■ 데이터 발췌:
▽
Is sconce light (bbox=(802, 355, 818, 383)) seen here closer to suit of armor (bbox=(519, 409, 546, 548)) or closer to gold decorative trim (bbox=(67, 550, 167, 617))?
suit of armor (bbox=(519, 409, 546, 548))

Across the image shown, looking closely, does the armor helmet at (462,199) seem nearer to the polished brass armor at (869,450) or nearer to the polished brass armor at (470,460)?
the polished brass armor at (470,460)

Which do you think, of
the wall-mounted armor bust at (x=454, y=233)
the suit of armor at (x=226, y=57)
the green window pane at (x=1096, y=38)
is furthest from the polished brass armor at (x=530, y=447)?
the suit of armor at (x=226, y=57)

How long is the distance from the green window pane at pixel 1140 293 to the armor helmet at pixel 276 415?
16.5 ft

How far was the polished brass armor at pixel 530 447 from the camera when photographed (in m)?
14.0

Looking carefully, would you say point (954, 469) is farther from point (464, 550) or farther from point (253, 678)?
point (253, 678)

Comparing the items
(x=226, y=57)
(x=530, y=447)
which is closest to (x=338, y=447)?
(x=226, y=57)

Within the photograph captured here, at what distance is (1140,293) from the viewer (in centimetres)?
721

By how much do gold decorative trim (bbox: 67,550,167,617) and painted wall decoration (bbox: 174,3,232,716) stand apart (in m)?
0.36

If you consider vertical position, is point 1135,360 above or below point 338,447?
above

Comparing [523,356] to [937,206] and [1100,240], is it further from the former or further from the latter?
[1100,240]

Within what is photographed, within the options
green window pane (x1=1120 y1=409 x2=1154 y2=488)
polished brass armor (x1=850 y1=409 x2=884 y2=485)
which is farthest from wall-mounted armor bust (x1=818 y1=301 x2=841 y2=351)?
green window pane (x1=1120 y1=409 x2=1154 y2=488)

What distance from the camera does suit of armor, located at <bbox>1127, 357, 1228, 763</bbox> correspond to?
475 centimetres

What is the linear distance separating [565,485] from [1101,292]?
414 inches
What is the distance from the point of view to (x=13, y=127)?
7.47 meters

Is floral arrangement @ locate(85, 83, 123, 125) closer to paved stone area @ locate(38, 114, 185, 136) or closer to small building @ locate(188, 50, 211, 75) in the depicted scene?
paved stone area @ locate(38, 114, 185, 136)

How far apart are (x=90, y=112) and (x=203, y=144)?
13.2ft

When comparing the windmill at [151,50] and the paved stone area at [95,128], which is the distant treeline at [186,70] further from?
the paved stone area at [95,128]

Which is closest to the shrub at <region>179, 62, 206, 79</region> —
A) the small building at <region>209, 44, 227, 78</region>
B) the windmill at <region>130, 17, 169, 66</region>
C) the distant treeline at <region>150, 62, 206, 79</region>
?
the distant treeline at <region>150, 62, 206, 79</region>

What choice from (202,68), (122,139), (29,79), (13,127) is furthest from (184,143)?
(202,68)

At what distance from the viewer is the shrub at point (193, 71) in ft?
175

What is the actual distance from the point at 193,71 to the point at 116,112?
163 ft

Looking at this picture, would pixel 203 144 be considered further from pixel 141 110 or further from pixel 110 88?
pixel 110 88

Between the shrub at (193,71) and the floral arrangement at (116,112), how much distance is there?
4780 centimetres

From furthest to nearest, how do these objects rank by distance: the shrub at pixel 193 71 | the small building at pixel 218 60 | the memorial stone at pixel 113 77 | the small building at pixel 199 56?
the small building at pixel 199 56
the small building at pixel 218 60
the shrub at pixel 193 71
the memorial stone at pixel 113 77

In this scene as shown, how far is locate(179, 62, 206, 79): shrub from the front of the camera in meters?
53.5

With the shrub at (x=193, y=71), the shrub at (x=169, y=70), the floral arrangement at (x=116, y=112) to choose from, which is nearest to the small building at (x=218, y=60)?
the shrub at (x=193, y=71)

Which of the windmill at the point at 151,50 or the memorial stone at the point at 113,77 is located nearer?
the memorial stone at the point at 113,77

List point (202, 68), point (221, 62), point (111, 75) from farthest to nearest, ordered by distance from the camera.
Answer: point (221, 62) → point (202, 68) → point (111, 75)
△
■ 과제 내용:
위 항목들을 빈 줄은 빼고 모두 번호 목록으로 바꿔 줄 수 있나요?

■ 결과:
1. Is sconce light (bbox=(802, 355, 818, 383)) seen here closer to suit of armor (bbox=(519, 409, 546, 548)) or closer to gold decorative trim (bbox=(67, 550, 167, 617))?
2. suit of armor (bbox=(519, 409, 546, 548))
3. Across the image shown, looking closely, does the armor helmet at (462,199) seem nearer to the polished brass armor at (869,450) or nearer to the polished brass armor at (470,460)?
4. the polished brass armor at (470,460)
5. Which do you think, of
6. the wall-mounted armor bust at (x=454, y=233)
7. the suit of armor at (x=226, y=57)
8. the green window pane at (x=1096, y=38)
9. is furthest from the polished brass armor at (x=530, y=447)?
10. the suit of armor at (x=226, y=57)
11. How long is the distance from the green window pane at pixel 1140 293 to the armor helmet at pixel 276 415?
12. 16.5 ft
13. How far was the polished brass armor at pixel 530 447 from the camera when photographed (in m)?
14. 14.0
15. Looking carefully, would you say point (954, 469) is farther from point (464, 550) or farther from point (253, 678)?
16. point (253, 678)
17. Comparing the items
18. (x=226, y=57)
19. (x=530, y=447)
20. which is closest to (x=338, y=447)?
21. (x=226, y=57)
22. Within the photograph captured here, at what distance is (1140,293) from the viewer (in centimetres)?
23. 721
24. By how much do gold decorative trim (bbox: 67,550,167,617) and painted wall decoration (bbox: 174,3,232,716) stand apart (in m)?
25. 0.36
26. If you consider vertical position, is point 1135,360 above or below point 338,447?
27. above
28. Comparing [523,356] to [937,206] and [1100,240], is it further from the former or further from the latter?
29. [1100,240]
30. Within what is photographed, within the options
31. green window pane (x1=1120 y1=409 x2=1154 y2=488)
32. polished brass armor (x1=850 y1=409 x2=884 y2=485)
33. which is farthest from wall-mounted armor bust (x1=818 y1=301 x2=841 y2=351)?
34. green window pane (x1=1120 y1=409 x2=1154 y2=488)
35. What distance from the camera does suit of armor, located at <bbox>1127, 357, 1228, 763</bbox> correspond to?
36. 475 centimetres
37. What is the linear distance separating [565,485] from [1101,292]?
38. 414 inches
39. What is the distance from the point of view to (x=13, y=127)?
40. 7.47 meters
41. Is floral arrangement @ locate(85, 83, 123, 125) closer to paved stone area @ locate(38, 114, 185, 136) or closer to small building @ locate(188, 50, 211, 75) in the depicted scene?
42. paved stone area @ locate(38, 114, 185, 136)
43. How far apart are (x=90, y=112) and (x=203, y=144)?
44. 13.2ft
45. When comparing the windmill at [151,50] and the paved stone area at [95,128], which is the distant treeline at [186,70] further from?
46. the paved stone area at [95,128]
47. Which is closest to the shrub at <region>179, 62, 206, 79</region> —
48. A) the small building at <region>209, 44, 227, 78</region>
49. B) the windmill at <region>130, 17, 169, 66</region>
50. C) the distant treeline at <region>150, 62, 206, 79</region>
51. ?
52. the distant treeline at <region>150, 62, 206, 79</region>
53. What choice from (202,68), (122,139), (29,79), (13,127) is furthest from (184,143)?
54. (202,68)
55. At what distance from the viewer is the shrub at point (193, 71) in ft?
56. 175
57. What is the actual distance from the point at 193,71 to the point at 116,112?
58. 163 ft
59. Looking at this picture, would pixel 203 144 be considered further from pixel 141 110 or further from pixel 110 88?
60. pixel 110 88
61. Between the shrub at (193,71) and the floral arrangement at (116,112), how much distance is there?
62. 4780 centimetres
63. From furthest to nearest, how do these objects rank by distance: the shrub at pixel 193 71 | the small building at pixel 218 60 | the memorial stone at pixel 113 77 | the small building at pixel 199 56?
64. the small building at pixel 199 56
65. the small building at pixel 218 60
66. the shrub at pixel 193 71
67. the memorial stone at pixel 113 77
68. In this scene as shown, how far is locate(179, 62, 206, 79): shrub from the front of the camera in meters?
69. 53.5
70. With the shrub at (x=193, y=71), the shrub at (x=169, y=70), the floral arrangement at (x=116, y=112) to choose from, which is nearest to the small building at (x=218, y=60)?
71. the shrub at (x=193, y=71)
72. Which of the windmill at the point at 151,50 or the memorial stone at the point at 113,77 is located nearer?
73. the memorial stone at the point at 113,77
74. List point (202, 68), point (221, 62), point (111, 75) from farthest to nearest, ordered by distance from the camera.
75. Answer: point (221, 62) → point (202, 68) → point (111, 75)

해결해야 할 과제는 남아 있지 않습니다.